Movies like this are, in some sense, the raison d'etre of the blog. In that it's a movie that you've probably heard is total crap and had no plans to watch, and I'm here to tell you it's awesome, and tell you why. 

Ok, so admittedly, my expectations for this film were very, very low. To be totally honest, I've got somewhat mixed feelings towards Terry Gilliam. While I love Monty Python, I've never been that into Brazil, I really didn't like 12 Monkeys, and I thought Tideland was, well, really fucking weird. I respect him as an artist, but I don't necessarily enjoy watching his films. I had this sneaking suspicion though, that Brothers Grimm might be the movie for me. What I was hoping for on the basis of the terrible reviews was a kind of watered down, slightly more mainstream Terry Gilliam movie, one that would really piss off his fans, but would still be too weird for most average viewers. And I think that's basically what I got. 

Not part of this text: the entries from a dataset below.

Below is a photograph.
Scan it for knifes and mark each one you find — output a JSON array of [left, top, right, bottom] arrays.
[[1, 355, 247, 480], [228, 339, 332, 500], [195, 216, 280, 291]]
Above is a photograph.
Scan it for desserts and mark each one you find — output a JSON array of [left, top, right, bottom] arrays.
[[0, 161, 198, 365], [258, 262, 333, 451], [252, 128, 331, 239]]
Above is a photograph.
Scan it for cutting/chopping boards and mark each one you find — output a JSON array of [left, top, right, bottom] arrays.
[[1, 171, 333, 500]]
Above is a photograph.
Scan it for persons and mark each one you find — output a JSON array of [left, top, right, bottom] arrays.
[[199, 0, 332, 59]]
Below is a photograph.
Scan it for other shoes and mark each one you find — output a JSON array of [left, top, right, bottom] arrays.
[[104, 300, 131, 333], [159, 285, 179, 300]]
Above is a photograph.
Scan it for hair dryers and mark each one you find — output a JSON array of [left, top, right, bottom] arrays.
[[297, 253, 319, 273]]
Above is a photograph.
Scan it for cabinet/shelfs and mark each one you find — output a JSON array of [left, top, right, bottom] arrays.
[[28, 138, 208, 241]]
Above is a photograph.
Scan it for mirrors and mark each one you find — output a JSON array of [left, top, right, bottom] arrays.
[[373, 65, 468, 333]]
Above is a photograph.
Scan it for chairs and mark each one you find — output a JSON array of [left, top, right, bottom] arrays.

Brothers Grimm is definitely a very strange movie. It's also dark, creepy, and occasionally quite disturbing, but nowhere near as extreme as his other works (seriously. Tideland. oh my god). It also stars lots of big name actors - Heath Ledger! Matt Damon! along with some other good talent like Jonathan Pryce, Peter Stormare (I love that guy!) and Monica Belluci. Aside from being nice and eerie though, it's hilariously funny. Also, the visuals are stunning - it's absolutely gorgeous. And the story, which has been roundly panned, is actually a lot of fun. Ok, so it's probably more exciting if you're kind of a lit dork and really appreciate clever intertwining of text and reality, but whatever, I got a kick out of it. It kind of reminded me of something Neil Gaiman would try to do and fail utterly at. And if you wanna really nerd out on it, it's kind of an interesting reflection on technology, magic, and the art of storytelling. There's this nice transition where the film moves from storytelling as the basis of artificial wonder to genuine wonder as the basis of storytelling, and then back again. It's kind of cool.

Anyways,  it's gloriously entertaining. Check it out.